[Spatial reasoning records]
---
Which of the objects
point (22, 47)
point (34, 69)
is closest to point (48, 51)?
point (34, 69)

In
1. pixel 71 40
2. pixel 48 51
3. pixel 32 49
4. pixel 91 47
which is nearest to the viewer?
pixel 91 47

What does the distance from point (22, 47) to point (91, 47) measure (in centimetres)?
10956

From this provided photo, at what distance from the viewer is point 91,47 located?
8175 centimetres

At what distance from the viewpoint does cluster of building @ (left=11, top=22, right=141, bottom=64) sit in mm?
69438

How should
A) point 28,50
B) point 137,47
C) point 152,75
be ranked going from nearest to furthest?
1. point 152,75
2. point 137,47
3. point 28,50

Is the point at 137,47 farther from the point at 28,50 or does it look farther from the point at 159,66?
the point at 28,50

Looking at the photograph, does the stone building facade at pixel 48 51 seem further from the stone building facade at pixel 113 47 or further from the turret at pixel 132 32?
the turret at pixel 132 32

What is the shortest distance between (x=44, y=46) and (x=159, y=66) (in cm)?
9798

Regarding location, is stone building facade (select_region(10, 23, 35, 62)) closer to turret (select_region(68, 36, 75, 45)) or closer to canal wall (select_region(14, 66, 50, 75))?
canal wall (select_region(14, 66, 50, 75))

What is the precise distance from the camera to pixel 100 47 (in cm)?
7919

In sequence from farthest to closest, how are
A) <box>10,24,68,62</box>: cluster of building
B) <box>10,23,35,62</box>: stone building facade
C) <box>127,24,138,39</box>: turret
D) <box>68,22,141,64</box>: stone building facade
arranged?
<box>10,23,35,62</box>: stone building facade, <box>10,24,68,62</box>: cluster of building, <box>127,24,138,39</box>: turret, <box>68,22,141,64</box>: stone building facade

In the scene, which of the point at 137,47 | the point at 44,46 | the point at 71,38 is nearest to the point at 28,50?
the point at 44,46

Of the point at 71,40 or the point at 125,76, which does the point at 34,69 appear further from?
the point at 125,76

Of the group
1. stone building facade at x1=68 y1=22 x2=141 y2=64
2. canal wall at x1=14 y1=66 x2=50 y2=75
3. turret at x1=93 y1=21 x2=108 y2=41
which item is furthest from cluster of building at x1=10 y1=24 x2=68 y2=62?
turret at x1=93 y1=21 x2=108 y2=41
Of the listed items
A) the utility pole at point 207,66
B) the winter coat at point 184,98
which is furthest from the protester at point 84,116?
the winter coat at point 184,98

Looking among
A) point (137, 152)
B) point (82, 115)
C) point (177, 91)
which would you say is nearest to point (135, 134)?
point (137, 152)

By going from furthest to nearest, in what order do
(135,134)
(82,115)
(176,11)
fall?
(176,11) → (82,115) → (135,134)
---
__Exercise aim__
Write out every line of the rows above, keeping each one the same as it appears.

__Answer to the exercise__
Which of the objects
point (22, 47)
point (34, 69)
is closest to point (48, 51)?
point (34, 69)

In
1. pixel 71 40
2. pixel 48 51
3. pixel 32 49
4. pixel 91 47
which is nearest to the viewer?
pixel 91 47

What does the distance from point (22, 47) to point (91, 47) measure (in centimetres)?
10956

From this provided photo, at what distance from the viewer is point 91,47 located?
8175 centimetres

At what distance from the viewpoint does cluster of building @ (left=11, top=22, right=141, bottom=64) sit in mm?
69438

How should
A) point 28,50
B) point 137,47
C) point 152,75
be ranked going from nearest to furthest?
1. point 152,75
2. point 137,47
3. point 28,50

Is the point at 137,47 farther from the point at 28,50 or does it look farther from the point at 159,66?
the point at 28,50

Looking at the photograph, does the stone building facade at pixel 48 51 seem further from the stone building facade at pixel 113 47 or further from the turret at pixel 132 32?
the turret at pixel 132 32

What is the shortest distance between (x=44, y=46) and (x=159, y=66) (in cm)?
9798

Regarding location, is stone building facade (select_region(10, 23, 35, 62)) closer to turret (select_region(68, 36, 75, 45)) or closer to canal wall (select_region(14, 66, 50, 75))?
canal wall (select_region(14, 66, 50, 75))

What is the precise distance from the camera to pixel 100 47 (in cm)?
7919

In sequence from farthest to closest, how are
A) <box>10,24,68,62</box>: cluster of building
B) <box>10,23,35,62</box>: stone building facade
C) <box>127,24,138,39</box>: turret
D) <box>68,22,141,64</box>: stone building facade
arranged?
<box>10,23,35,62</box>: stone building facade, <box>10,24,68,62</box>: cluster of building, <box>127,24,138,39</box>: turret, <box>68,22,141,64</box>: stone building facade

In the scene, which of the point at 137,47 | the point at 44,46 | the point at 71,38 is nearest to the point at 28,50?
the point at 44,46

Of the point at 71,40 or the point at 125,76, which does the point at 34,69 appear further from?
the point at 125,76

Of the group
1. stone building facade at x1=68 y1=22 x2=141 y2=64
2. canal wall at x1=14 y1=66 x2=50 y2=75
3. turret at x1=93 y1=21 x2=108 y2=41
which item is furthest from cluster of building at x1=10 y1=24 x2=68 y2=62?
turret at x1=93 y1=21 x2=108 y2=41
Of the listed items
A) the utility pole at point 207,66
B) the winter coat at point 184,98
which is furthest from the protester at point 84,116?
the winter coat at point 184,98

Looking among
A) point (137, 152)
B) point (82, 115)
C) point (177, 91)
which would you say is nearest to point (135, 134)?
point (137, 152)

By going from furthest to nearest, in what order do
(135,134)
(82,115)
(176,11)
fall?
(176,11) → (82,115) → (135,134)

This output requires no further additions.